As humans we can understand that Hearing is very important sense for us. After hearing a sound how fast our nervous system processes it and respond to it. And these responses are how much reliable to us. Let’s understand the concept-

  • Neurolinguistic

    Neurolinguistics is the study of how language is represented in the brain: that is, how and where our brains store our knowledge of the language (or languages) that we speak, understand, read, and write, what happens in our brains as we acquire that knowledge, and what happens as we use it in our everyday lives.
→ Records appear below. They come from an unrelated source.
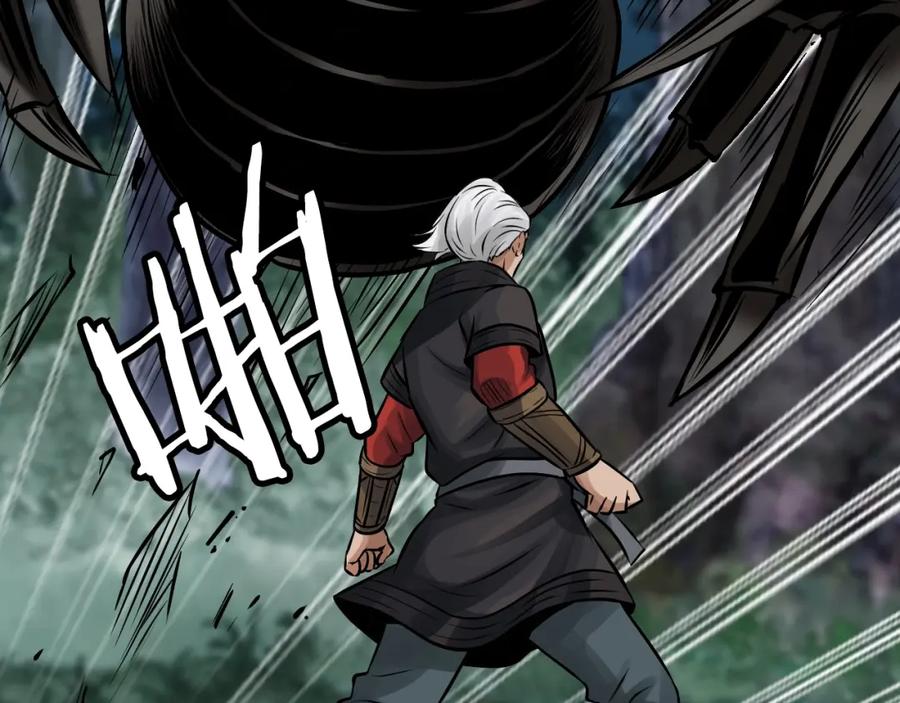 《不败玩家》第70话 区区人类！ 第98页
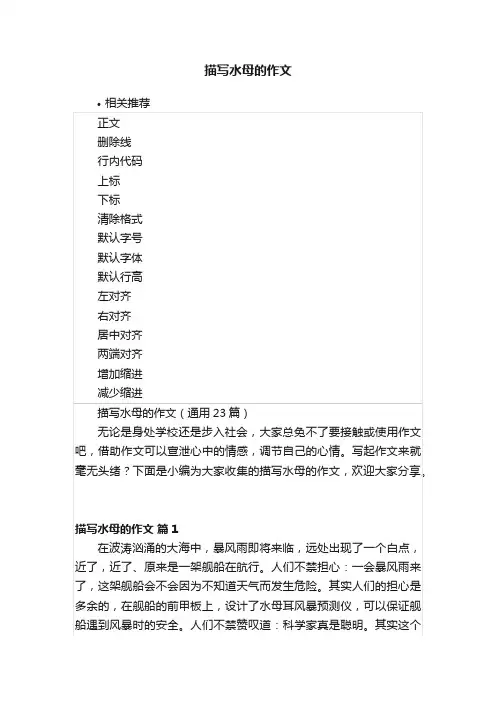 描写水母的作文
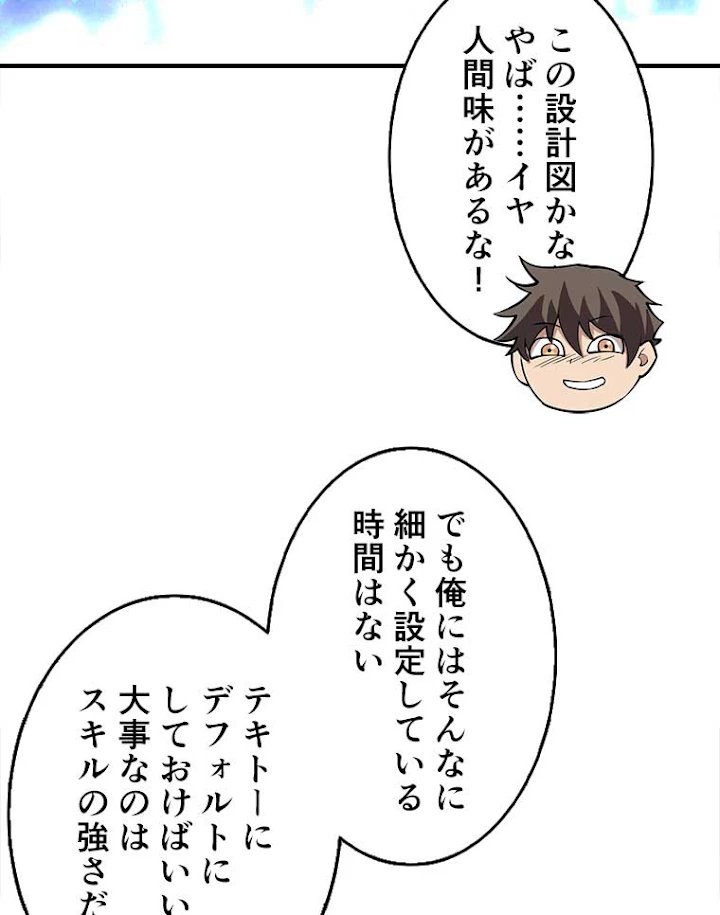 神災級ハンターの帰還 47話 - 12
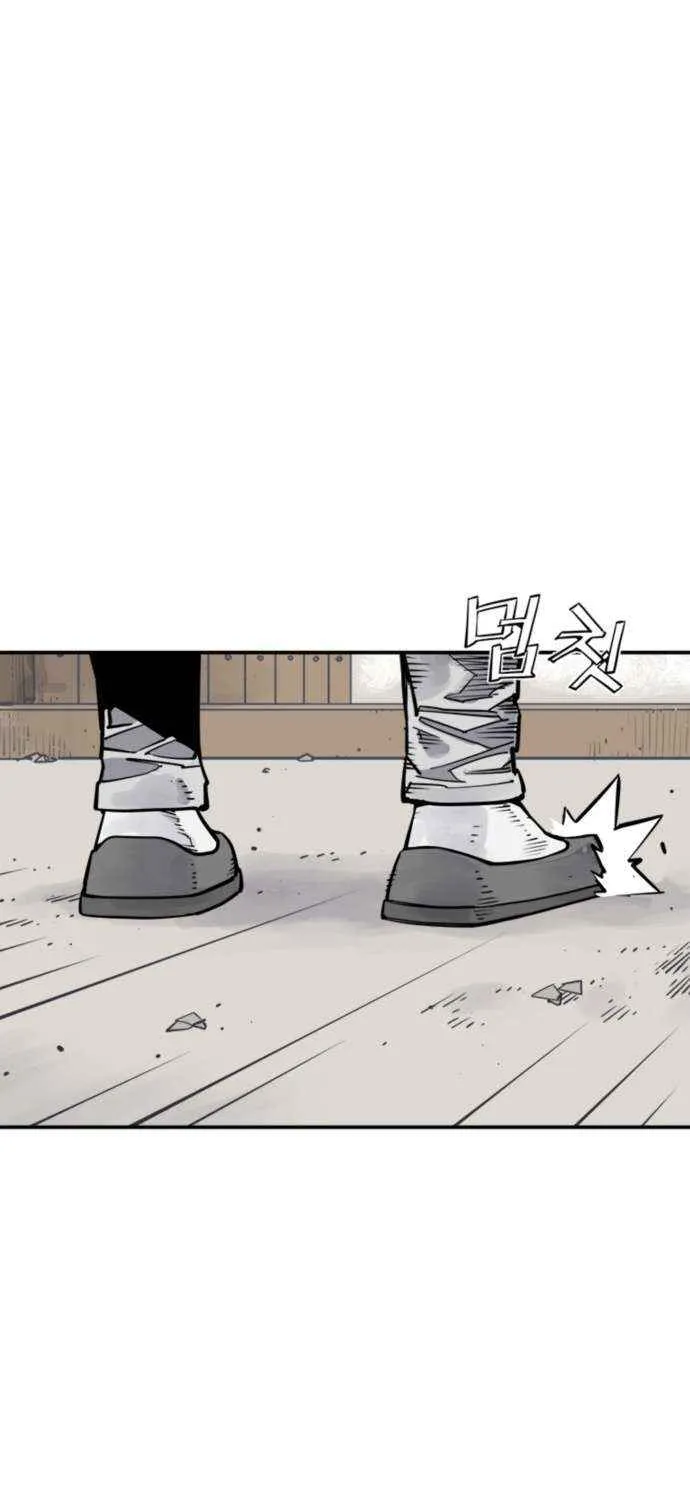 Death God Chapter 112 page 83 - 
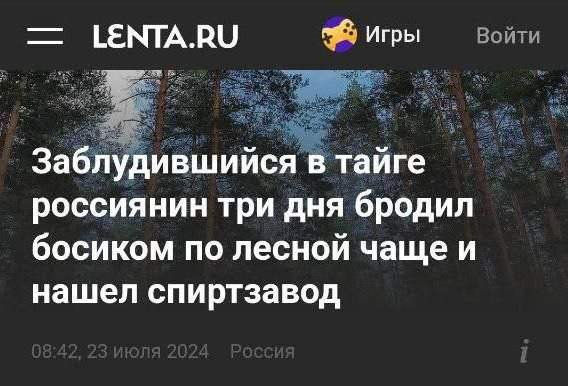Смешные мемы - 10.07.2025 Смешные мемы - 10.07.2025
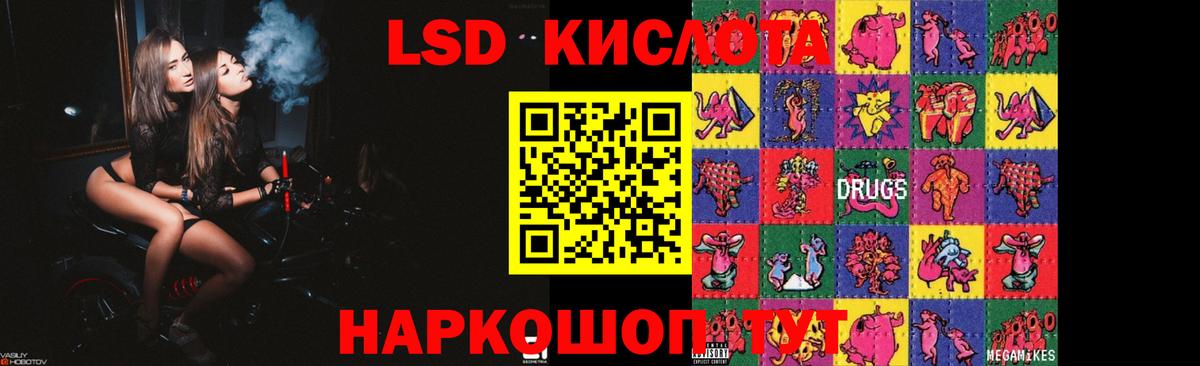 Лсд 25 экстази ecstasy  Лсд 25 экстази  Ефремов  МЕГА онион  Вход с VPN  Лсд 25 экстази кислота 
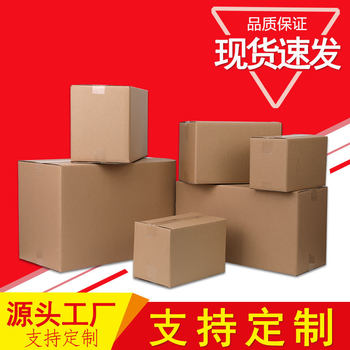 E-Commerce packing express carton carton printing size carton wholesale three-layer five-layer packing box postal carton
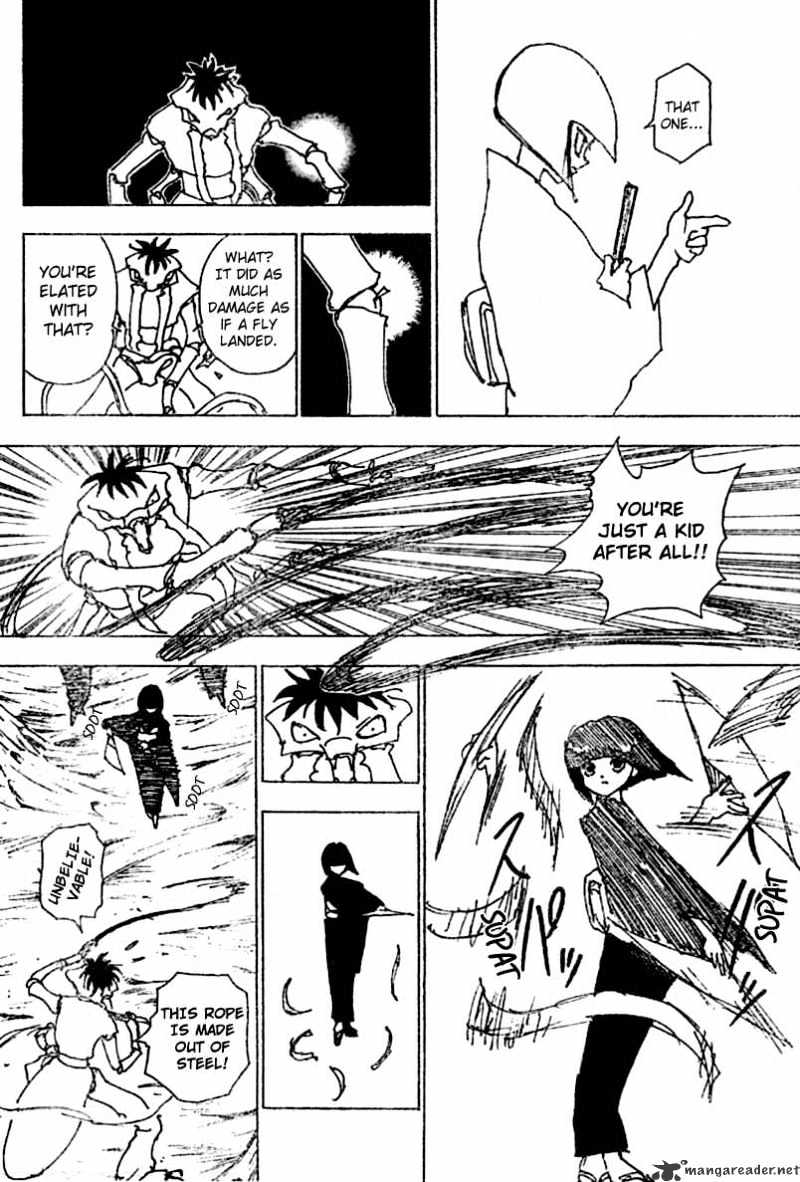 Page 4 of Chapter 226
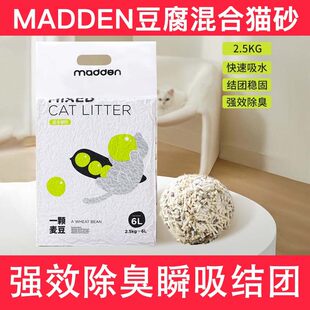 MADDEN猫砂豆腐砂混合膨润土砂强除臭抑菌瞬吸结团快低尘包邮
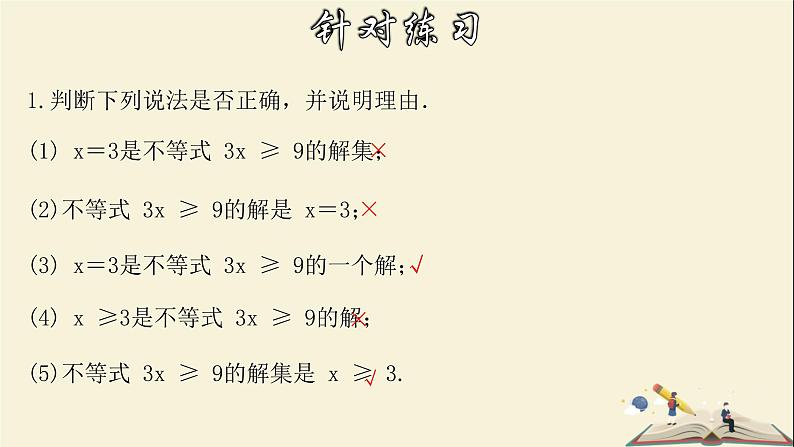 8.2.1 不等式的解集-2021-2022学年七年级数学下册教学课件(华东师大版)08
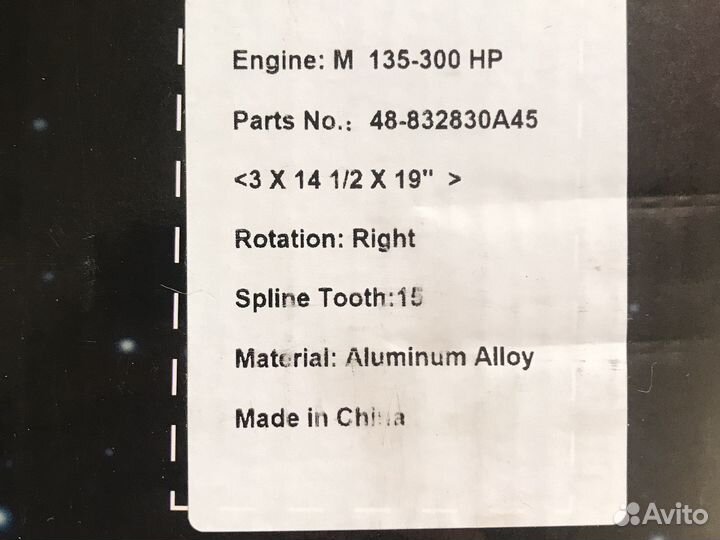 Гребной винт mercury и mercruser 150-300 л.с 19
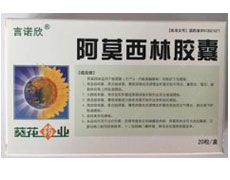 阿莫西林膠囊
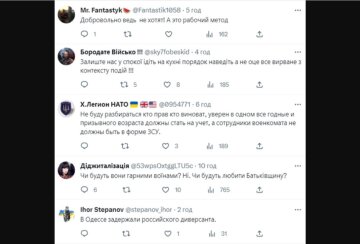 скандал в Одессе, реакция сети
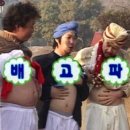 누구나홀딱반한닭점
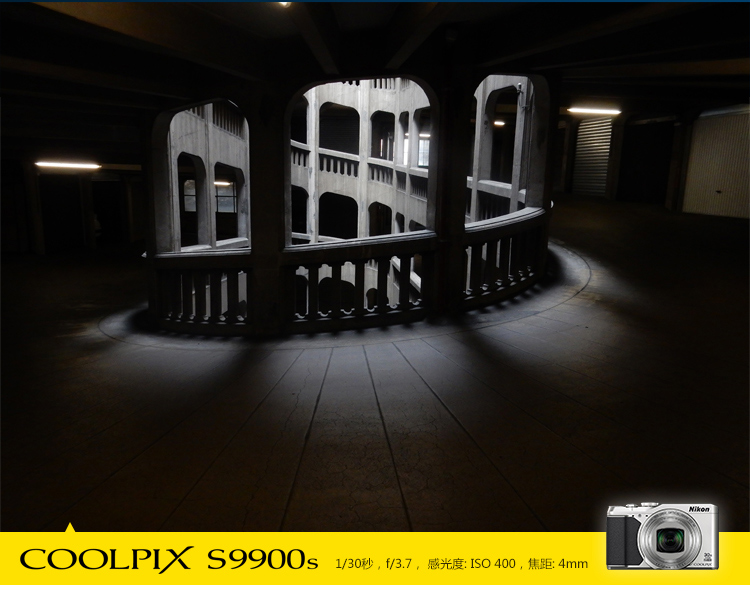 尼康（Nikon）COOLPIX S9900s 数码相机 黑色 （1605万有效像素 30倍光变 3英寸翻转屏 25mm广角 WIFI）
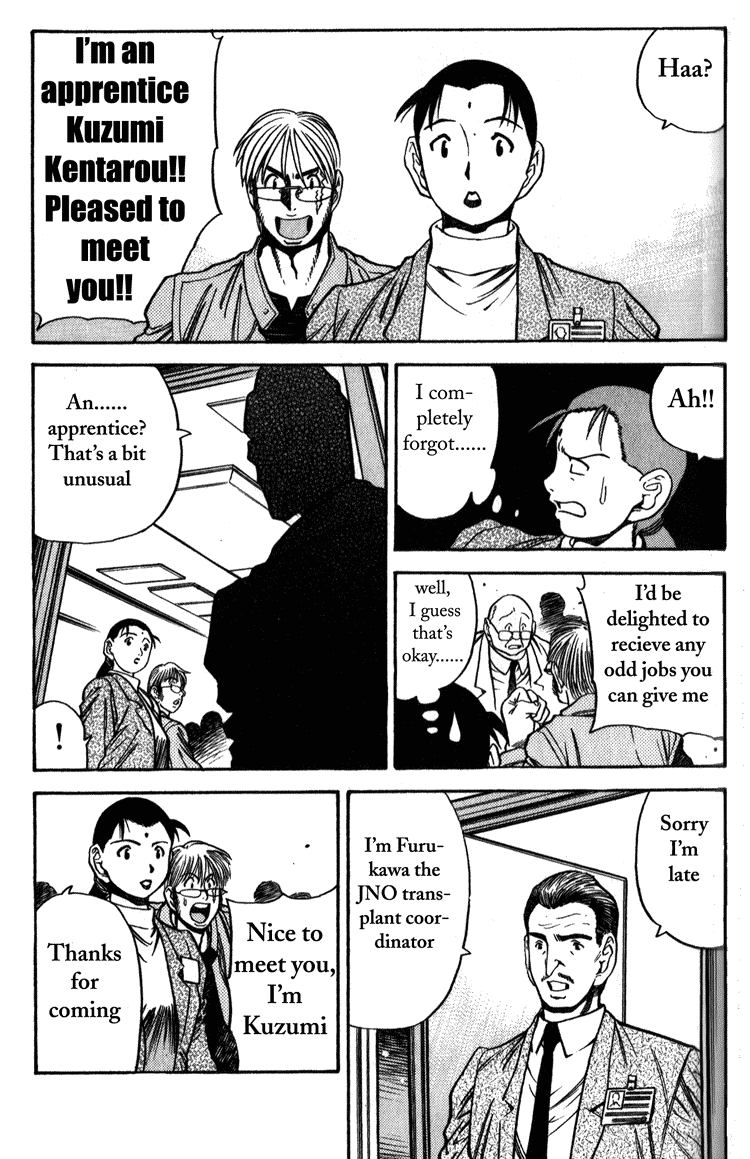 Booking Life Chapter 8 page 5 - Chapter 8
We can understand it by an example “All colleges and schools are under loackdown in Delhi because of...........” If this sentence is asked in front of any person in the country then definately, the answer would be corona virus according to the current situation. Here summer, pollution, riots can also be correct answer but not that much close to current situation. This is how our neurolingustic works on the basis of previous knowledge and situation. With the help of Natural Language Processing, we Intent to teach AI about part of speech so it can fill in a suitable answer to complete the sentence and enhance our system to use it’s short term memory to answer appropriately.